Thus, to the particularity of this event which, in contrast to all other objects, is grounded in the nature of God, there corresponds the particularity of one such object which, in the sphere of creaturely reality, points to the nature of God, a uniqueness which does not belong to this object in itself and as such, but which falls to its lot in this event in which it is now effective. But it is effective, not on account of its own ability, but in virtue of the institution to the service which this object has to perform at this point. In other words, it is effective in virtue of the special work to which God has at this point determined and engaged it, because it has become the instrument of this work and has been marked off and is used as such. – Karl Barth, CD, Vol II, Part 1, p. 17
Of all the things about Barth’s writings that I simultaneously adore and detest, his insistence on the specificity of the event of God’s revelation stands out more than any other. I adore it precisely because it is the correct answer to the on-going question regarding God’s existence that do not rely upon the actual testimony offered in Scripture, let alone the traditions of the church, the church’s experience, or the peculiar and particular ratio of the church. I detest it because he spends what I find to be an inordinate amount of time on matters of knowledge, and particularities of Christian knowledge of God as faith, and the matter of mediate versus immediate knowledge of God that could be dispensed with had Barth not been looking back at Schleiermacher, Kant, and the liberal tradition and instead focused on developments in 20th century philosophy a bit more closely. Specifically, the whole matter of knowledge, the specificity of that knowledge, and the question of mediation become, to an early 21st century person, superfluous matters that can be addressed as we discuss the “who” of God, which always begins with God’s self-revealing act.
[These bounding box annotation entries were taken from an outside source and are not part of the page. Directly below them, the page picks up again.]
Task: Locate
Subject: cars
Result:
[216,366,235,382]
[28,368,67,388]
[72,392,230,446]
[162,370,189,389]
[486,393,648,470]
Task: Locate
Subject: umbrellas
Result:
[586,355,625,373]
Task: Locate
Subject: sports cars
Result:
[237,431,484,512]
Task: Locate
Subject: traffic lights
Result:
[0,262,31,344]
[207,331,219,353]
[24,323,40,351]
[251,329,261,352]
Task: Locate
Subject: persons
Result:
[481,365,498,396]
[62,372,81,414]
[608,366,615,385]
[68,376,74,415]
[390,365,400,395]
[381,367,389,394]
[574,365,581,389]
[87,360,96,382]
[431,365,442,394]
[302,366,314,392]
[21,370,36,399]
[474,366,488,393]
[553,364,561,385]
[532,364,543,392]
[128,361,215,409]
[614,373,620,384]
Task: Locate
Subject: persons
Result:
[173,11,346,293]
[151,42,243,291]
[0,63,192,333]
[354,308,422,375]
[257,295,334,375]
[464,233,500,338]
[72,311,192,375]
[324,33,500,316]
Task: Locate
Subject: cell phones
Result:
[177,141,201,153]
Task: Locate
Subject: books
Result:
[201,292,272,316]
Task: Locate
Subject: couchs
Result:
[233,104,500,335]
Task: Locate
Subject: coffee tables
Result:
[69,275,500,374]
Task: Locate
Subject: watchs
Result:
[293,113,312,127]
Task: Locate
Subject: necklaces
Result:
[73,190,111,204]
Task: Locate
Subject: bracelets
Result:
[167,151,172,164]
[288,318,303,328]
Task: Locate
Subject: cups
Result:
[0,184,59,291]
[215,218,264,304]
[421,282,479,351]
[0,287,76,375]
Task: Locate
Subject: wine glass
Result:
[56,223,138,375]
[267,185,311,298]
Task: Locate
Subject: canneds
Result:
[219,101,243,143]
In particular, the matter of the distinction between God’s immediate knowledge of the Divine Life within the Trinitarian interpenetration of the Godhead, and our mediated faith in this same Three-Persons-In-One-God as not only an important distinction to hold, but a necessary distinction to make before we move forward strikes me as so much nit-picking. We can and do have knowledge of the Trinitarian Life of the Christian God only because that is our understanding of our experience of the human encounter with God. We come to understand the inner Trinitarian life, what is usually called the immanent Trinity, through our experience (and reflection upon the experience) of God’s gracious condescension to us. To begin with this distinction before we have become clear how such a distinction is even possible begs many questions.
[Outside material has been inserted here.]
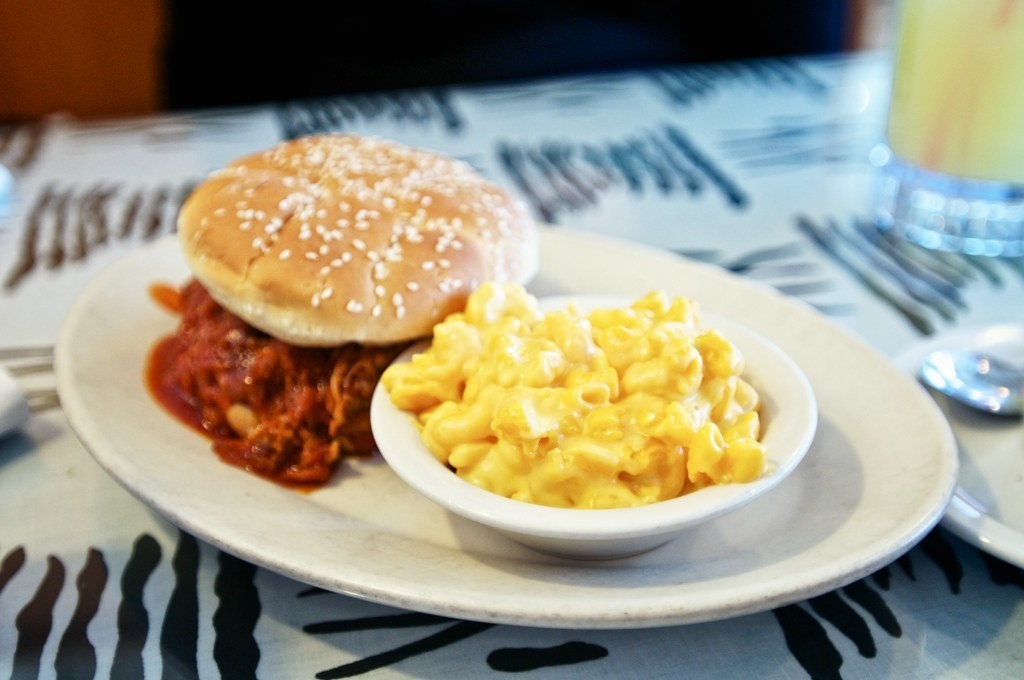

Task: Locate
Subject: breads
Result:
[176,132,538,349]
Furthermore, the matter of mediation and how human beings come to know and understand their experience, while certainly prevalent through the 19th century, became less and less so as it became clear all human knowledge and understanding is mediated: through language, through how our brains interpret (and sometimes misinterpret) sensory information, through filtering experience through our previous experiences. Furthermore, immediate self-knowledge has been questionable, at least on a philosophical level, at least since Hegel made clear that we only come to know who we are through our interactions with others.* Precisely because Barth insists that the Trinitarian life provides the Godhead with immediate knowledge, he confuses his terms while muddying the waters of what is and is not understood by “immediate” and “mediate”. Claiming that the Father and Son know one another “immediately” only means there is no creaturely object that “stands in” for one or the other in their encounter. Yet, as distinct persons, their knowledge of one another is indeed mediated by their mutual love for one another, which is the Third Person of the Trinity, the Love that binds the Trinitarian Life together, and brings human beings in to relationship with this God.
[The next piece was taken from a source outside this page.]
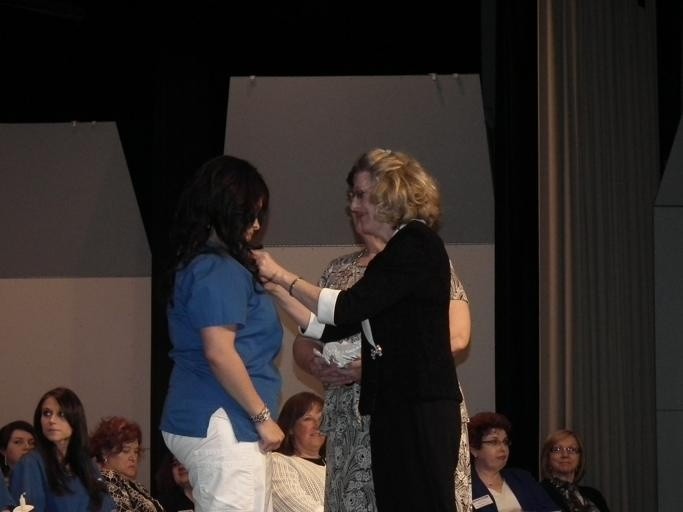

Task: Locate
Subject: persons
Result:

To attempt the distinction Barth makes here between the particularities of human knowledge, human knowledge of God as a specific kind of knowledge called “faith”, and a knowledge that is mediated, leaving creaturely understanding always at a remove from the object of faith while also allowing human declarations about the inner life of this object which we can and do only know through mediate knowledge not only leaves a hole large enough to drive a truck through. It also leaves me wondering about the necessity of insisting on these distinctions, at least at this point. Precisely because of the demand for specificity in the self-revelation of God to humanity as testified in Scripture, the mechanisms by which human beings understand and come to know themselves to be the subject of faith, and faith the object of their relationship with God, who is both subject and object of faith, becomes superfluous. Barth has already made clear the source and norm for faith, defined it, and in defining it already said something about who God is. The distinction between the inner Trinitarian Life and the human encounter with God not only becomes superfluous, it introduces terms that muddy the waters, rather clarify answers, leaving Barth open to the just criticism that he allows knowledge of God to stand and fall precisely upon a particular form of human ratio rather than the criteria he as already asserted is the sole criteria for judging human knowledge of God: God’s Word.
*Hegel is often the unmentioned source of much of Barth’s approach to matters of human understanding. I’m not quite sure why he felt it necessary to leave out his debt to Hegel, but a close study of both shows Barth works within a Hegelian framework without ever once saying that is what he is doing. I owe this insight to Dr. Kendall Soulen.